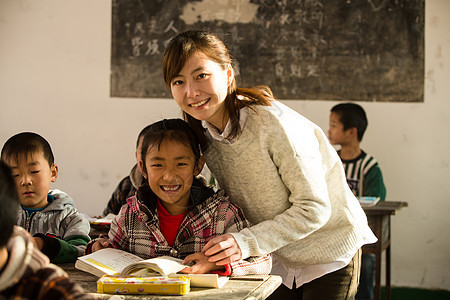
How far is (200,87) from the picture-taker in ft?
5.48

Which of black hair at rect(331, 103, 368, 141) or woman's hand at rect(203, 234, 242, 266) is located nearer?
woman's hand at rect(203, 234, 242, 266)

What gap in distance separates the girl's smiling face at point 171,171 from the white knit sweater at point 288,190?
0.32 ft

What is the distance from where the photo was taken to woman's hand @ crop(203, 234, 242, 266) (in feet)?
4.98

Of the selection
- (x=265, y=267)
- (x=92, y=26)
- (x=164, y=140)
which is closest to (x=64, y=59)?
(x=92, y=26)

────────────────

* **TASK TO COMPLETE**:
Swap "picture-taker" for "photographer" throughout the items above, changing nothing else, and leave the pictures out of your answer.

* **COMPLETE RESPONSE**:
How far is (200,87) from the photographer in ft?
5.48

Which of black hair at rect(331, 103, 368, 141) or woman's hand at rect(203, 234, 242, 266) is located nearer?
woman's hand at rect(203, 234, 242, 266)

What gap in distance separates the girl's smiling face at point 171,171 from the white knit sweater at point 288,190?
0.32 ft

What is the distance from where the photo was taken to woman's hand @ crop(203, 234, 242, 266) (in feet)?
4.98

Of the selection
- (x=265, y=267)
- (x=92, y=26)
- (x=164, y=140)
which is closest to (x=64, y=59)?
(x=92, y=26)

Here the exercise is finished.